MarkWest Energy Partners, L.P. is a company that offers midstream services for producers of oil and natural gas. Midstream services include the gathering, processing and transporting of natural gas, natural gas liquids and crude oil, as well as natural gas liquid fractionation, storage and marketing. MarkWest plans to respond to the ongoing success in the Marcellus and Utica Shale plays by developing several new midstream infrastructure projects. In the final quarter of 2013, they opened three new processing plants in the Marcellus, and nine new projects were announced in the Utica to begin in 2014.

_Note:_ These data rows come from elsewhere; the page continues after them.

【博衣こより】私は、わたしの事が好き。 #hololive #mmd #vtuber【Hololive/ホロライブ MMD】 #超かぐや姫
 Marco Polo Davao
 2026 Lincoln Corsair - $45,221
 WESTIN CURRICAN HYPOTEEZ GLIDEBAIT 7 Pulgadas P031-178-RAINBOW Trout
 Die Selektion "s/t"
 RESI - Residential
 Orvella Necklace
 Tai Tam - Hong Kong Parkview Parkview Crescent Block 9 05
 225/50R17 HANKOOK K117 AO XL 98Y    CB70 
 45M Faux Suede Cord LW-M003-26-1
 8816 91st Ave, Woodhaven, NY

Enterprise Products Partners
Another midstream services provider for the Marcellus and Utica Shale region is Enterprise Products Partners. They are in the process of preparing to open a pipeline called the ATEX Express, which links the Marcellus and Utica Shale region to the Gulf Coast refinery complex. The ATEX Express is designed to deliver 125,000 barrels of ethane per day for use as feedstock in petrochemical production. This pipeline also connects two natural gas liquids fractionators, with plans to add two more over the next two quarters. More fractionation capacity is expected to raise the demand for NGL transportation through the ATEX Express. If the demand complies, the capacity is expected to increase to 265,000 bpd. This demand is expected because of the increasingly positive long-term projections for drilling inventory in the Marcellus and Utica Shale plays.

Kinder Morgan
Kinder Morgan also plans to develop a pipeline from the Utica Shale play. Kinder Morgan currently has many pipeline projects in the works. The pipeline for the Utica will extend 210 miles and carry natural gas products from fractionation facilities in the region to the Cochin pipeline in Michigan. The capacity of this pipeline is forecast to carry 50,000 barrels per day.

TransCanada Corporation
Exporting natural gas overseas will soon be an option, as well, as the Energy Department has begun approving permits that take effect in 2015. This is expected to increase demand for natural gas and counteract the falling prices that occurred recently due to the abundance of the supply. TransCanada Corporation’s ANR Pipeline system plans to use its Southeast Main Line (SEML) to transport gas from the Marcellus and Utica Shale region to locations in the south. ANR’s project will permit the transportation of more natural gas to the Gulf Coast to meet growing demands for natural gas in industrial projects and from recently approved liquefaction terminals that are responding to the new demand for natural gas exports.

These developments are just a few of the ways that companies are currently undertaking in order to meet the need for crude oil, natural gas and natural gas liquid midstream services.

Thanks Mike! Good information that reinforces the importance of our fabulous shale plays!